::: Text segment :::
SpeedGamers EarthBound Marathon
Back in my old post about EarthBound and its Virtual Console issues I asked people more knowledgeable about copyright law to chime in on the subject. I recently got an e-mail from a fellow named Brandon who did just that. Here’s what he has to say:
I was just digging into the samples informing EB music – I knew they were there but hadn’t heard the sources until looking at your page. You sound like you’re the type who would know some of the below material, but as a lawyer, musician, and EB fan, some things about the music composition make more sense to me than they would to those in your comment thread.
My 2012-era question in the midst of the music’s sampledelic nature is, “How did the music get cleared for the US in the first place?” Certainly some of the differences in copyright use are Japan-US differences, but some of the samples are clearly recognized from Beatles songs – i.e. the least obscure band they could have used.
The trick is in the development period.
As you might know, affordable samplers hit the market around the same time as the Ultimate Breaks and Beats compilations (the latter of which has its own Wikipedia entry: http://en.wikipedia.org/wiki/Ultimate_Breaks_and_Beats). The series allowed DJs to sample the Amen Break, which has shown up in basically everything. The series + turntables + samplers meant that snippets of songs were suddenly new sources for instrumentation. This didn’t show up until the mid-’80s.
Most importantly, if you get a bunch of late ’80s or early ’90s rap or dance albums (particularly early ’90s house), there are two main things you pick up:
1) They’re obviously built off samplers; and
2) They’re never sourced in the liner notes.
:::
● **Problems and tasks**:
**A.** In the EarthBound post, what three roles does Brandon say he holds?
**B.** Carry the EarthBound post forward, beginning after its final sentence.
The lines after this point come from a different source than the EarthBound post.
::: Recorded data :::
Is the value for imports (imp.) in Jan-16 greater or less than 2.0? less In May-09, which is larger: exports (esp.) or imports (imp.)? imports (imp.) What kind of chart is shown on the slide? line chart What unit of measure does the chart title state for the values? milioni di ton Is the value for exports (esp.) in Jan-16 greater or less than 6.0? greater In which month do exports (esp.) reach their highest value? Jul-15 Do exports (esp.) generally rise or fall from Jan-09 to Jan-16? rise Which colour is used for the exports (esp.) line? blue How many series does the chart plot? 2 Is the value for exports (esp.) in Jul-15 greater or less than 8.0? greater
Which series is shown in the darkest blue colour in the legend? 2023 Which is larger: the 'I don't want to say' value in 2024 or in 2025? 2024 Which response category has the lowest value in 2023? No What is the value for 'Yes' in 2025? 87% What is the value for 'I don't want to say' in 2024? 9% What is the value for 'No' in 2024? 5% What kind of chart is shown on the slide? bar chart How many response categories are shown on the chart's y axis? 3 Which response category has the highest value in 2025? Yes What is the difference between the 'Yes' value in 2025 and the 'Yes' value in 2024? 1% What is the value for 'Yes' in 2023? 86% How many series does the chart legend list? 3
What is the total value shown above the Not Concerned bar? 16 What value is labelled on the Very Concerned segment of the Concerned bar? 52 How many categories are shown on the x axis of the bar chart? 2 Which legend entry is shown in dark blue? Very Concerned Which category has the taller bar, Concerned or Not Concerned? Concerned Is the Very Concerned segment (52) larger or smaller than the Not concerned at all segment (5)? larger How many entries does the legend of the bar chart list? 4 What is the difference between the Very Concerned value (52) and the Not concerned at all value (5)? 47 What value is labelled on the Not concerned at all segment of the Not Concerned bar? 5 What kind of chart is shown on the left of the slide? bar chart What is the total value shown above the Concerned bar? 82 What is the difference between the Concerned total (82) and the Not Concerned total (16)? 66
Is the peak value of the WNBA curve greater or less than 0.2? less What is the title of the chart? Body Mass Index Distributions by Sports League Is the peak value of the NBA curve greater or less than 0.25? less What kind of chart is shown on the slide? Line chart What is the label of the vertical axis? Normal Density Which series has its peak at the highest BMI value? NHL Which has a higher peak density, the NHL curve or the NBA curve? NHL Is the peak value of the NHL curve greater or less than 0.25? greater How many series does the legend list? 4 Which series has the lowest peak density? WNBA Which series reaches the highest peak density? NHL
:::
● **Answers in order**:
**A.** Lawyer, musician, and EB fan

**B.**
A lot of that house era is defined by a transposed chord. “Everything” by Moby has a piano break in C minor-G minor-B flat minor; this is probably a sample he transposed. Similarly, the 808 State hit “Pacific” opens with a Fmaj7-Gmaj7-Cmaj7-Dmaj7 sequence. Samples with transposed pitch formed the chordal structure of tons of these works. It’s what the new technology could do.
That’s precisely the type of sample manipulation in EB. The Star-Spangled Banner insert in Jackie’s Cafe music is transposing the same chord at different pitches to approximate the melody, which is why it sounds creepy – nobody aiming for melodic music would play chords that way together – and also why it’s difficult to detect initially. The main point here is that making songs like that is very much a product of its era. The composers took their cues from contemporary devices and how other artists used them. That they managed to transcend the sameness of those influences is a testament to their skills as composers. Anyone can throw samples on a beat and make a dance song, but good composers shine because they use their technology to enhance original ideas.
At the same time, frenzied sampling was also very much of its time because the copyright laws simply hadn’t caught up to musicians yet. In technology-related areas of the law, the law takes a long time to get somewhere, because it has to go through these steps in essence every time:
1) Something happens.
2) It grows popular enough to get noticed.
3) The affected party notices it.
4) The affected party sues.
5) A judge hears everything and makes a decision.
The step from 1 to 2 usually never happens. Sampler-heavy genres – rap, jungle, house – stayed underground for long enough that it took years for artists and lawyers to figure everything out. Add those couple of years to the year(s) it can take to get through a case, and the thing that started it all might be 5 years past.
If step 2 and 3 are connected in the public, things accelerate, but that still can take time. The Orb, who used samples for everything, got in trouble for sampling Rickie Lee Jones’s interview in Reading Rainbow at the front of “Little Fluffy Clouds,” but not only was it unaltered, it was the backbone of a UK #10 hit, where everyone could find it easily. Enigma, a.k.a. Michael Cretu, had to reveal his real name because of a sample/royalty-based lawsuits, but again that was only because it came out from his worldwide hits such as “Sadeness (Part I)” and “Return to Innocence,” and the latter’s lawsuit didn’t happen until 5 years after its release.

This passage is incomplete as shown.